Now, however, at least according to Lorenzana, it’s a firing offense.

“Men are kind of drawn to her,” says Tanisha Ritter, a friend and former colleague who also works as a banker and praises Lorenzana’s work habits. “I’ve seen men turn into complete idiots around her. But it’s not her fault that they act this way, and it shouldn’t be her problem.”

She is suing Citigroup for being fired, and the lawsuit may get her fired from her new employer, Chase, where “They said I was damaging the reputation of the entire industry,” Lorenzana said.

So, what has Lorenzana done wrong?

First, she’s done what women have always done: looked wrong. Didn’t look the way the men around her wanted her to look. Didn’t fit whatever mold they invented this week. She says she changed her hairdo and her make-up and they weren’t satisfied. This can only happen because men (and women who actively participate in the power structure) get to decide how women should look.

Second, she’s “mouthy.” She’ll talk about how she’s been treated. She’ll complain. She’ll file lawsuits. She’ll pose for all kinds of pictures, sexy and businesslike. She doesn’t seem to be embarrassed either about how she looks or, much worse, about who she is. And that’s unforgivable.

Up until somewhere in the late 1970s or early 1980s, you could fire a woman for being too hot (or more often, for being too hot and not putting out after work). You could fire a woman for being too mouthy. You couldn’t quite directly call it that, but “everybody knew” that men decided which women to work with, and any powerful man’s reason was reason enough. Now we’re in a period where you are expected to take women’s work at face value, women in the workplace and even in management and leadership are much more common, and there is a basic social awareness that how a woman looks should be decouple from how she does her job, even if it is often ignored or misused. This particular story sounds like a blast from the past–a return to fifty or sixty years ago, which is one reason why it’s so upsetting.

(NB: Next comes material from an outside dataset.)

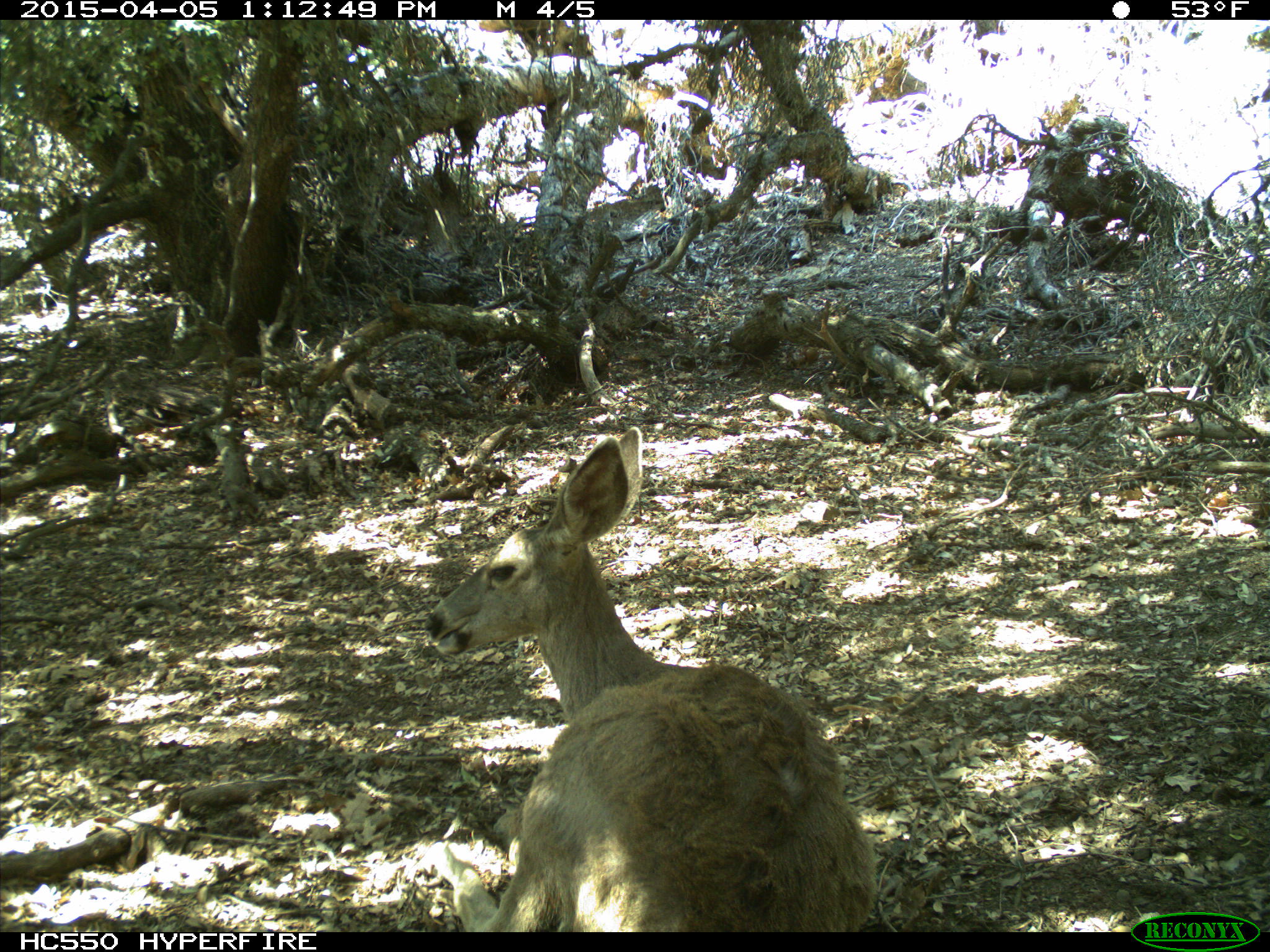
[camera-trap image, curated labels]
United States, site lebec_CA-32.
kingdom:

One thing that makes this story different than it would have been in the 1950s is the 20-preteens and everything is sexualized. Talking about sex is much more acceptable than it used to be, and every advertisement and media message encourages us to sexualize each other all the time. So of course it’s more acceptable for men to say, “I can’t work when you’re around; you’re too sexy.” This pervasive attitude gives men permission to indulge themselves in “learned helplessness.”

Sorry, honey. Not sexy enough, too sexy, puts out too much, doesn’t put out enough, wrong size, wrong shape, wrong anything. But they’re not calling the shots the way they used to. This can only be major news because it isn’t normal any more.